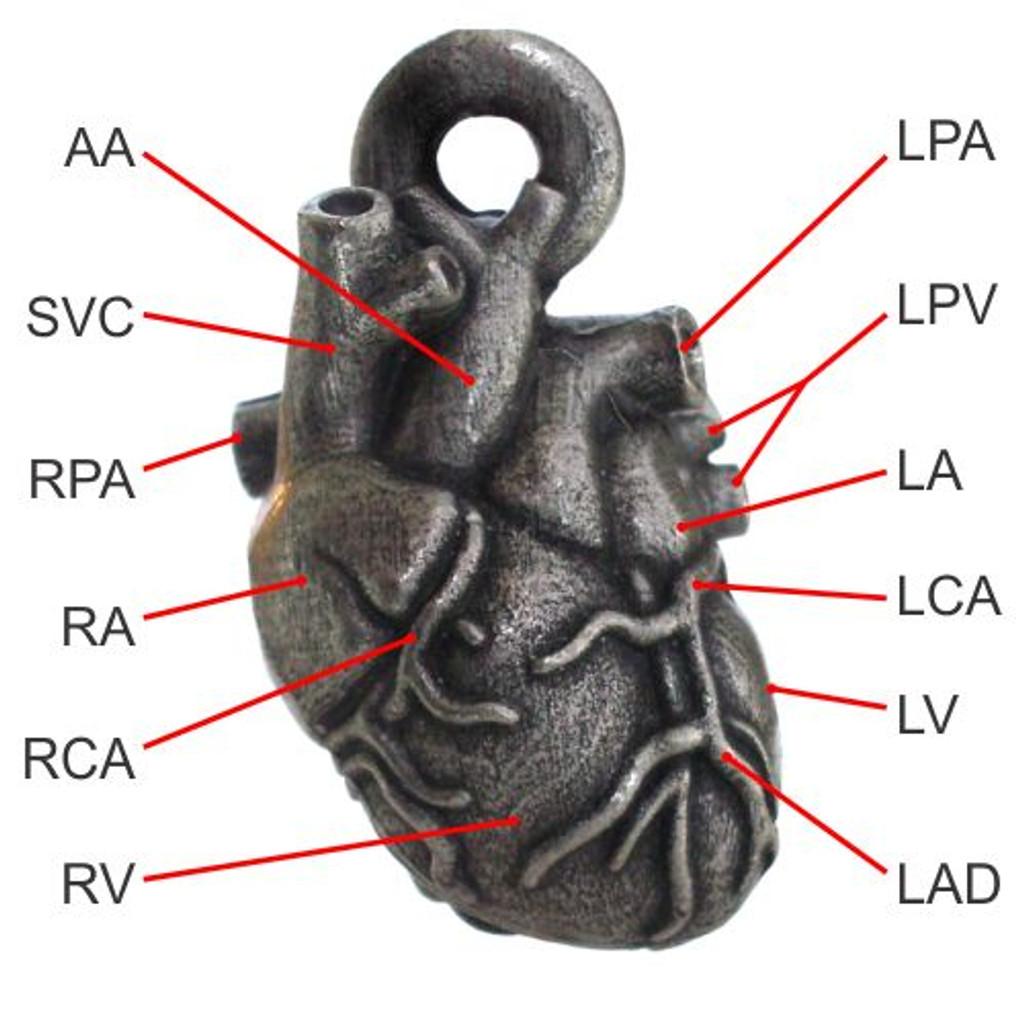 Aortic Arch, Superior Vena Cava, Right Pulmonary Artery, Right Atrium, Right Coronary Artery, Right Ventricle, Left Pulmonary Artery, Left Pulmonary Vein, Left Atrium, Left Coronary Artery, Left Ventricle, Left Anterior Descending Coronary Artery.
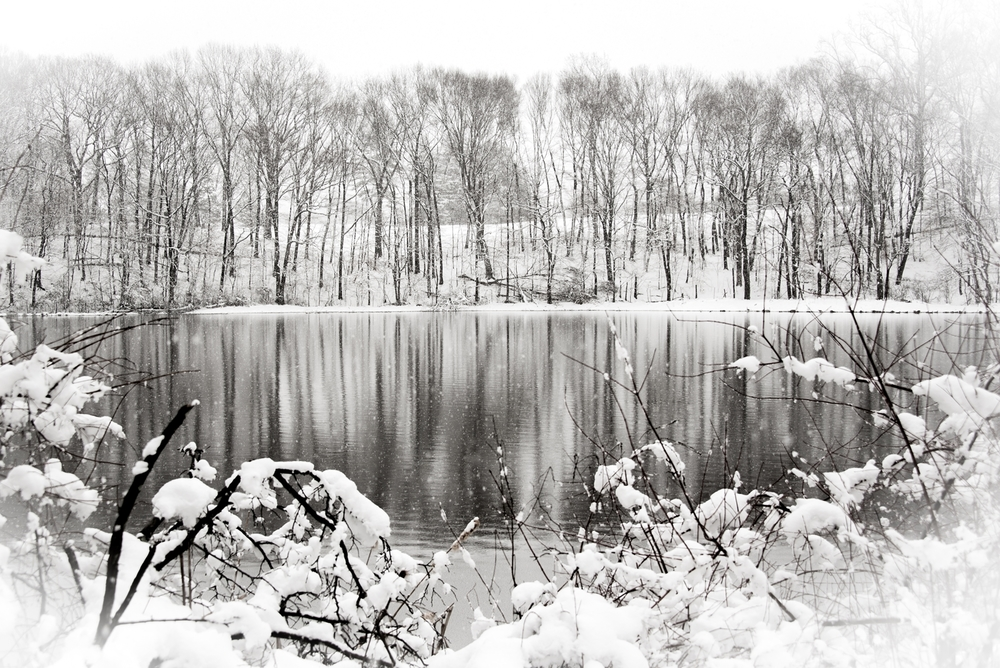 Nature-009.jpg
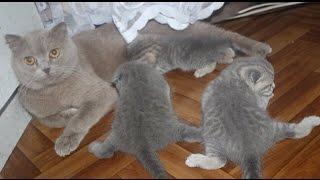 Шотландские вислоухие котята.Масины детки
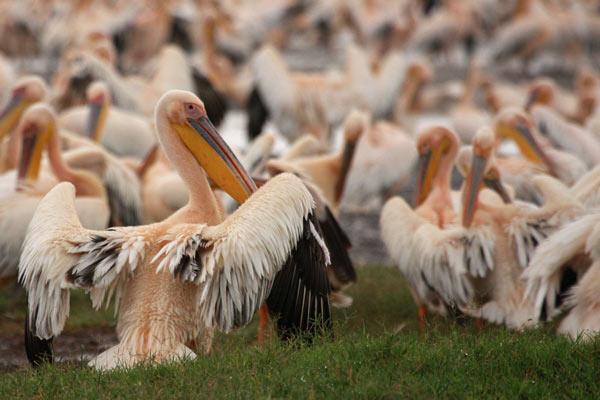 pelicans kenya agence voyages safari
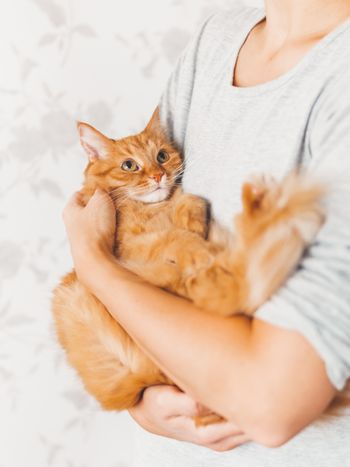 Woman cuddles her cute ginger cat. Fluffy pet looks pleased and sleepy. Fuzzy domestic animal. Cat lover.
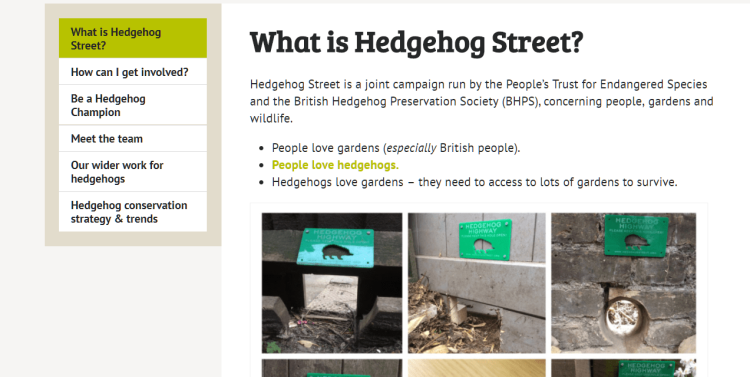 hedgehog-street.png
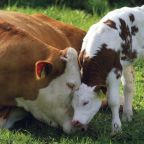 "Do Cows Moo ""Get me the Hell out of Here"" on Factory Farms?"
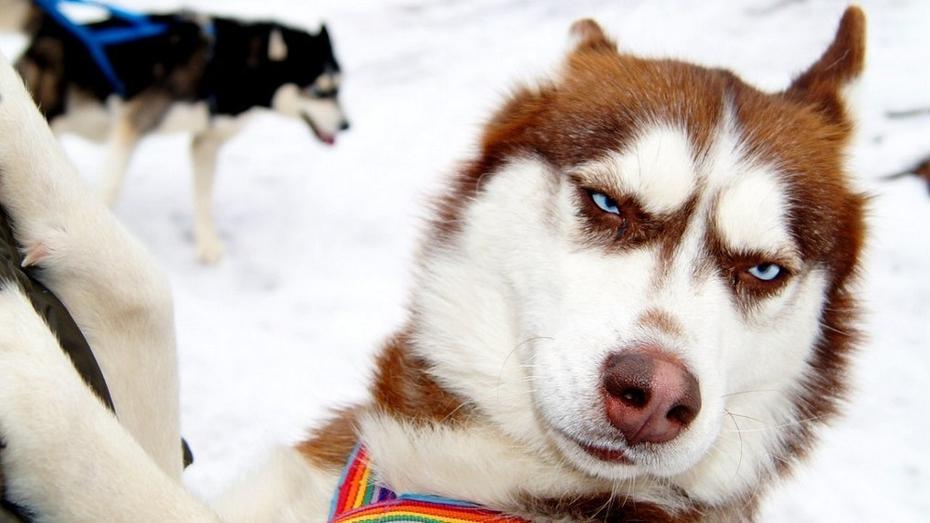 Воронежские зоозащитники попросили помощи у хозяев породистых собак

┄┄┄┄┄┄

• Goal of the exercise:
No pictures go in the copy. Retype exactly the lines from the one with "Шотландские вислоухие котята.Масины детки" through the last line of the entries above, both included, and nothing more.

• Solution for this task:
 Шотландские вислоухие котята.Масины детки
 pelicans kenya agence voyages safari
 Woman cuddles her cute ginger cat. Fluffy pet looks pleased and sleepy. Fuzzy domestic animal. Cat lover.
 hedgehog-street.png
 "Do Cows Moo ""Get me the Hell out of Here"" on Factory Farms?"
 Воронежские зоозащитники попросили помощи у хозяев породистых собак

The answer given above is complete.